Ashton struggled to latch right from the start. And when he did latch— oh my god, the pain. I cried. Actual tears. I'm pretty sure he drank more blood than milk those first couple tries. Not even being dramatic.

Brand new babies don't do much besides sleep and poop. Ashton? He slept for the first two days straight. We were still at my parents' house— thank God. My mom was helping, and my siblings all got to pass him around like he was the baby Jesus. My dad, Jane, Ryan, Lynn, even Mema, all of them got to hold him. My sweet, sleepy little boy.

But on day three, he woke up.

And he was starving.

Like rage-of-a-thousand-suns, inconsolable-wailing, tiny-demon-level starving. I was confused. I thought I'd been feeding him. He'd been latching. It hurt like hell every time, so I figured that meant it was working.

Spoiler: it was not.

He wouldn't stop crying. My mom, the genius, asked me how many wet and dirty diapers he'd had so far. I told her. She paused. And then gave me that look.

"That's not enough."

Cue the panic. Cue the guilt. Cue the "oh-my-god-am-I-starving-my-own-baby" spiral.

She knew I'd been struggling, and that's when she introduced me to the miracle: the breast shield. Apparently, I had inverted nipples. News to me. Nobody mentioned that in birthing class. There was nothing for Ashton to latch onto. Nothing to grab.

The shield? It was like a bottle nipple that fit over mine. A soft, silicone interface between his mouth and my very traumatized boobs. I popped that thing on and he latched. Really latched. And I knew it worked because within hours, we had wet diapers. Dirty ones too.

I wish I could say that was the magical fix. That everything got easier after that. But nope.

It still hurt. For weeks. Every feeding session, the scabs would fall off. I bled. I cried. I flinched every time he got hungry. I wanted to quit so many times. But I didn't.

Why?

Because I'm stubborn. And because I loved him. And because I was determined to give him everything I could, even if it meant bleeding through my shirt with a smile on my face and a nipple shield in my bra.

I know you're technically not supposed to co-sleep. And I didn't, technically. Ashton slept on my bed in his own little bed. One of those bassinet-style sleepers that tucked right next to me like a sidecar. I'm a ridiculously light sleeper, if a mosquito blinks too hard, I wake up. So the idea of rolling over and smushing him wasn't even a possibility. And even if it was, that little bed was a fortress. Perfectly designed to keep him safe and close.

Honestly? It was wonderful. All I had to do was scoot him closer, lift my shirt, and drift back to sleep while he nursed. It was hands-down one of the most beautiful things about breastfeeding. No getting up, no cold floors, no middle-of-the-night rocking marathons. Just sleepy snuggles and milk on tap.

Waking up next to him was pure magic. Those quiet, cozy mornings where he'd stretch and yawn like a little old man. He was such an easy baby. I know, I know— fight me.

I get that some moms have it really rough in the sleep department. I see you. I honor your dark circles. But Ashton? That boy started sleeping six-hour stretches early on. I don't know what deal he made with the baby gods, but I was grateful.

Collected material —
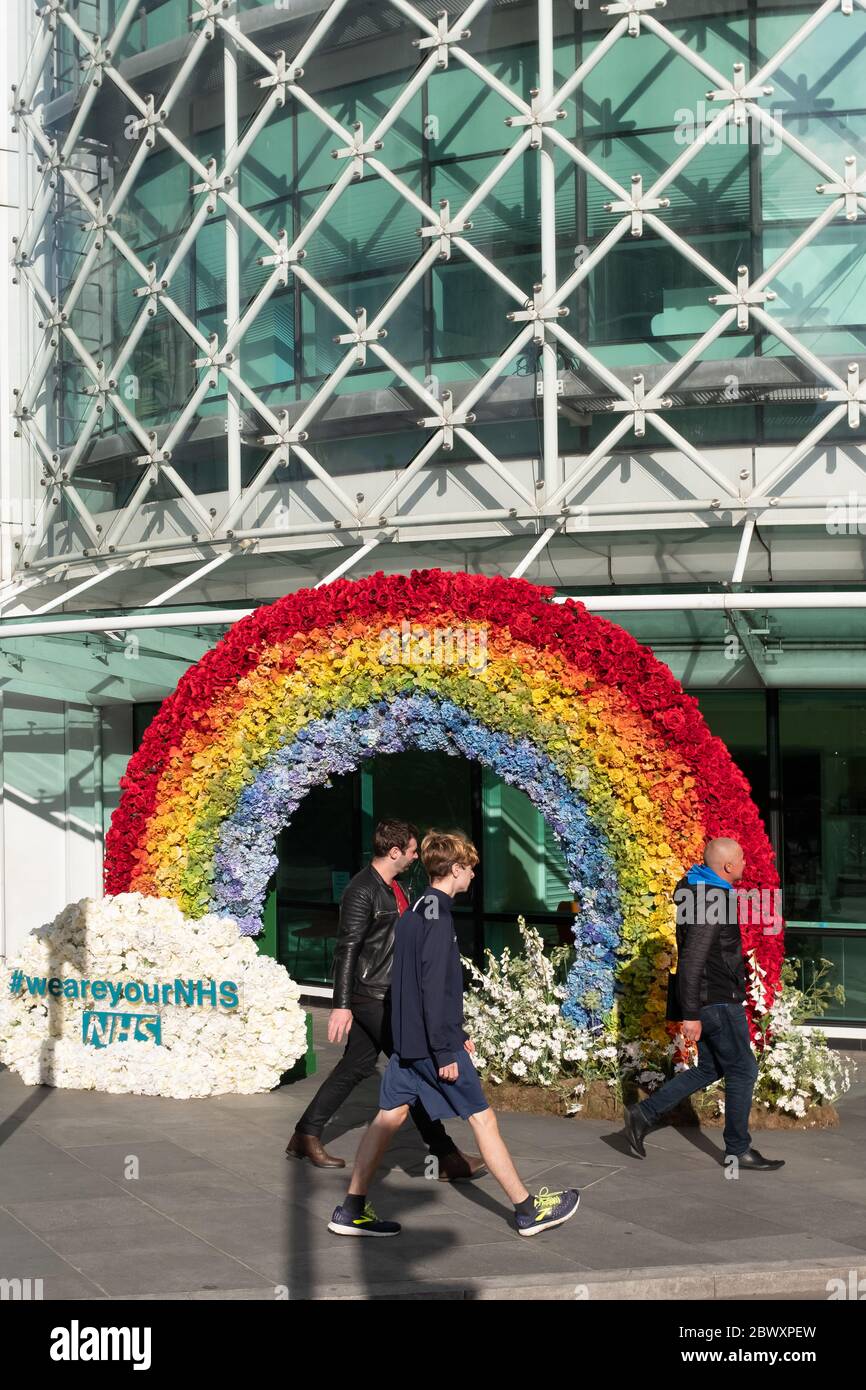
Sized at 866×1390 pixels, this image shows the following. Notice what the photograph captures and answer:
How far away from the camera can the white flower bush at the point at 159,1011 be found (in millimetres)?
11500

Directive —
Translate this sentence from the breastfeeding account into Spanish: "My mom was helping, and my siblings all got to pass him around like he was the baby Jesus."

Task answer —
Mi mamá estaba ayudando, y todos mis hermanos pudieron pasárselo de mano en mano como si fuera el niño Jesús.